Lisa Tilley finds out the prologue to the famous running of the bulls in Pamplona is a torture-free spectacle with more boobs and bums than bovines
FEET pound the cobbled streets, throwing dust into the long light of the early Pamplona morning and the crowds are steadily gathering in anticipation of today’s run. The air is tense; a dark head dips to the ground with nostrils flared and sharp horns pointing at the horizon.
But the San Fermines have altered a little since author Ernest Hemingway watched bulls run the half a mile into the gaping ellipse of the bullring to meet their slow torturous end. The runners on this particular day are less bovine and more babe-like – and their horns are made of plastic.
What’s more, they have exposed their credentials to the frescito of the Pamplona morning and are set to run – naked or virtually naked – the same course that over the following nine days, will be the last journey of so many bulls during the town’s San Fermin fiesta.
The Running of the Nudes is the brainchild of animal rights group PETA (People for the Ethical Treatment of Animals), which now sees over 1,500 “hotties” (as one overzealous spectator describes them) run through the infamous streets in protest against the gruesome treatment of bulls in Spain.
People started running naked through the streets of Pamplona in 2002, and the bare-faced runners are now made up of 30 different nationalities, who turn out to protest against the bull-runs of Pamplona and bull fighting in general.
It is, claim the organisers, a “fabulously cheeky way to draw attention to a serious issue.” And the atmosphere is buoyant: “Torture is neither art nor culture,” shout the bashless boycotters, while carrying placards saying “Ponte en la piel del toro!” (put yourself in the bull’s skin!)
Bullfighting may be defended as a fundamentally Spanish art-form but it is largely subsidised by foreign tourists. In fact, a few months ago a Gallop survey found 72 per cent of Spaniards have no interest in bullfights.

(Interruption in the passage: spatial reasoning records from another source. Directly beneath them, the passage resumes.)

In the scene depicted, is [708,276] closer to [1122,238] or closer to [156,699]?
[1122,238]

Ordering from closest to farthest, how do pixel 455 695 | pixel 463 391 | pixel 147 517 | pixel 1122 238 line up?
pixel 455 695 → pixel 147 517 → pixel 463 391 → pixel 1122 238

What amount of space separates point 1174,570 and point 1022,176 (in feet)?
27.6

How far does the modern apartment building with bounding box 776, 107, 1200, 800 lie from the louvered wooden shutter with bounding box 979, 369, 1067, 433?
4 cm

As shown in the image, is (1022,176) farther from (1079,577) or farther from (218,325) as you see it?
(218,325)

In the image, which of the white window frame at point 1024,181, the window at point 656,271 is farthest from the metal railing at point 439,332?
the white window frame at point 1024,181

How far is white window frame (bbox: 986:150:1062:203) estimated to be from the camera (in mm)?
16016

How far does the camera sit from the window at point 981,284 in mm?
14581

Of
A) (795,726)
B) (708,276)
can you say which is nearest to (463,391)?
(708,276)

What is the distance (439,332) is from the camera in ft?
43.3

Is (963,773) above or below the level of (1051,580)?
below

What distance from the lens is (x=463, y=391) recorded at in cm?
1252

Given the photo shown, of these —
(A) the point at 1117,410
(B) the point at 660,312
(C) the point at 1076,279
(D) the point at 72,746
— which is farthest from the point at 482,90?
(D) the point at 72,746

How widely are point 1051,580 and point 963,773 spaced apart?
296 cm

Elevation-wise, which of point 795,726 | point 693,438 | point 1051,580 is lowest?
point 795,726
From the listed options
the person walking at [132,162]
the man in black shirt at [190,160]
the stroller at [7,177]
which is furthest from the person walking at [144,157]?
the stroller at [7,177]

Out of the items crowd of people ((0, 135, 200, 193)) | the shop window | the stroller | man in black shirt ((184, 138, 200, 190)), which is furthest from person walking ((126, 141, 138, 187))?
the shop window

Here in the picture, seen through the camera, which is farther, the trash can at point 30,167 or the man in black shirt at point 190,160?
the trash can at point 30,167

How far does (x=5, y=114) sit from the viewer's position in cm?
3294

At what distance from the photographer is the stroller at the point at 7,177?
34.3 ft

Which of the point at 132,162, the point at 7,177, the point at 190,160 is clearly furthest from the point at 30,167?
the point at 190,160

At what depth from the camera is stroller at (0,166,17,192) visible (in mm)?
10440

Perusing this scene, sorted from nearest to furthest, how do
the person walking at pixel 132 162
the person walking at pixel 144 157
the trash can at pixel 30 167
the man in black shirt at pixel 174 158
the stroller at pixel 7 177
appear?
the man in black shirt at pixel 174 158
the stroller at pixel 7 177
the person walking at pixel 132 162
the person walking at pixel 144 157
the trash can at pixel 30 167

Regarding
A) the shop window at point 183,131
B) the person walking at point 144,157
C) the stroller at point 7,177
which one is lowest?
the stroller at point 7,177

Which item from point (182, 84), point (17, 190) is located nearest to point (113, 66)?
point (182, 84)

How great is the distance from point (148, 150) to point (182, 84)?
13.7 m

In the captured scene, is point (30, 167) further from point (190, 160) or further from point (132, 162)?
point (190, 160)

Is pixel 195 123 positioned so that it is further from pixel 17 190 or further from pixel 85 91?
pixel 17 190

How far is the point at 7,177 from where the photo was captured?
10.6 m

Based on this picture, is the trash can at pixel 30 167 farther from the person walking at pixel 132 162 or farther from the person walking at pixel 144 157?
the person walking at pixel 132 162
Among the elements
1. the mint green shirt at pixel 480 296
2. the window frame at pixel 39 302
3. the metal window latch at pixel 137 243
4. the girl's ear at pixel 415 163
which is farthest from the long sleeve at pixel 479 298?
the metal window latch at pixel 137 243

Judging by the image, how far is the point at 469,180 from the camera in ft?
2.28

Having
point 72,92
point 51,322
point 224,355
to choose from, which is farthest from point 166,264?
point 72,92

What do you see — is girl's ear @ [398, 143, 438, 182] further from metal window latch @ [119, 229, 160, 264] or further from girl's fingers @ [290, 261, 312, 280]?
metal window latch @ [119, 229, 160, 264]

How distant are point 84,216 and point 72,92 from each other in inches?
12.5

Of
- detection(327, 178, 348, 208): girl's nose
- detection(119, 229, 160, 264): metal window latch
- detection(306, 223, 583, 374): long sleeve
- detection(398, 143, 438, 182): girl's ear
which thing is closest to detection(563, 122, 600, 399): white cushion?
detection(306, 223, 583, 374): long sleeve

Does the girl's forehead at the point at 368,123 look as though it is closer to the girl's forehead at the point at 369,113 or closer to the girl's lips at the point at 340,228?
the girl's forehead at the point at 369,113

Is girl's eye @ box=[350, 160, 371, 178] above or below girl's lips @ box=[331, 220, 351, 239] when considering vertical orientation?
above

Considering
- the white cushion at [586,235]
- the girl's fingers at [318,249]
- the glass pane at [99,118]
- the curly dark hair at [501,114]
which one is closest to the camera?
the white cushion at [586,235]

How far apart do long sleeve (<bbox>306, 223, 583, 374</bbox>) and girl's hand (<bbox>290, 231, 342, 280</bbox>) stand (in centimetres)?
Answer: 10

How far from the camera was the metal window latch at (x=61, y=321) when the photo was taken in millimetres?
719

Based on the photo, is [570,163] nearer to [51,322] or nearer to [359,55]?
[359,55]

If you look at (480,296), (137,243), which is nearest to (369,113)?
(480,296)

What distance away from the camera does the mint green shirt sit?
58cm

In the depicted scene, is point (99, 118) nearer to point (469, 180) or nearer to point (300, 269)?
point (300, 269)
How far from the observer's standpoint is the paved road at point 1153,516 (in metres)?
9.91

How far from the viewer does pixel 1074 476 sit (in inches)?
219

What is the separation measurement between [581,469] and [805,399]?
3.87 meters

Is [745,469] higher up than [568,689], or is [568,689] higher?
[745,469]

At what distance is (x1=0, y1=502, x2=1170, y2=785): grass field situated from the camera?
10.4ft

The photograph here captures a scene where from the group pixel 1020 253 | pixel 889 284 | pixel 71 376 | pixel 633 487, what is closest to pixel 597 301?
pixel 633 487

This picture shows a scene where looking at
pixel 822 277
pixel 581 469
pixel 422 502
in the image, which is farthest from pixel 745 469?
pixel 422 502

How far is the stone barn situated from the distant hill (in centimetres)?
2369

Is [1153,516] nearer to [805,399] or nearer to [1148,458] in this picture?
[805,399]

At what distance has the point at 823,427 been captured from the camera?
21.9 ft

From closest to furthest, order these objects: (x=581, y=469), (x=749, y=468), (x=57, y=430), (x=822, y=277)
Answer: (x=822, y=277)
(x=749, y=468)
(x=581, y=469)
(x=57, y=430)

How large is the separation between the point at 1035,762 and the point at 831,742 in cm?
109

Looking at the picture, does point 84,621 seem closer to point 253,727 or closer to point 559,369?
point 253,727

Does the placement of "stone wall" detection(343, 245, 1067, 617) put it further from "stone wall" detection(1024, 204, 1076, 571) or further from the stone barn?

For Nick Plant, a nude runner from Dorchester, it is the dim-witted tourists who need a wake-up call. He wanted to take part to “heighten awareness for tourists who only see the cruelty and suffering bulls face during a bullfight while watching one – after already having paid for their ticket.
“Even if they walk out, as many do, their money has been spent and the damage done. Instead, they should strip off and party with the Running of the Nudes in a peaceful, sexy, and animal-friendly alternative.”
According to PETA, 40,000 bulls are killed each year in Spain’s bullrings, while 200 horses also die when caught up in the gruesome struggle.
However, attitudes in Spain are beginning to change. Perhaps because of the Catalan region’s proximity to northern Europe, this has been the first part of Spain to move towards banning the blood sport.
The council of Barcelona declared the city an anti-bullfighting zone in 2004, and 38 other Catalan municipalities have followed suit. Thanks to events such as The Running of the Nudes, says PETA, the bullfight is slowly being confined to the history books where it belongs. For all those involved it is a case of “out with the old and in with the nudes!”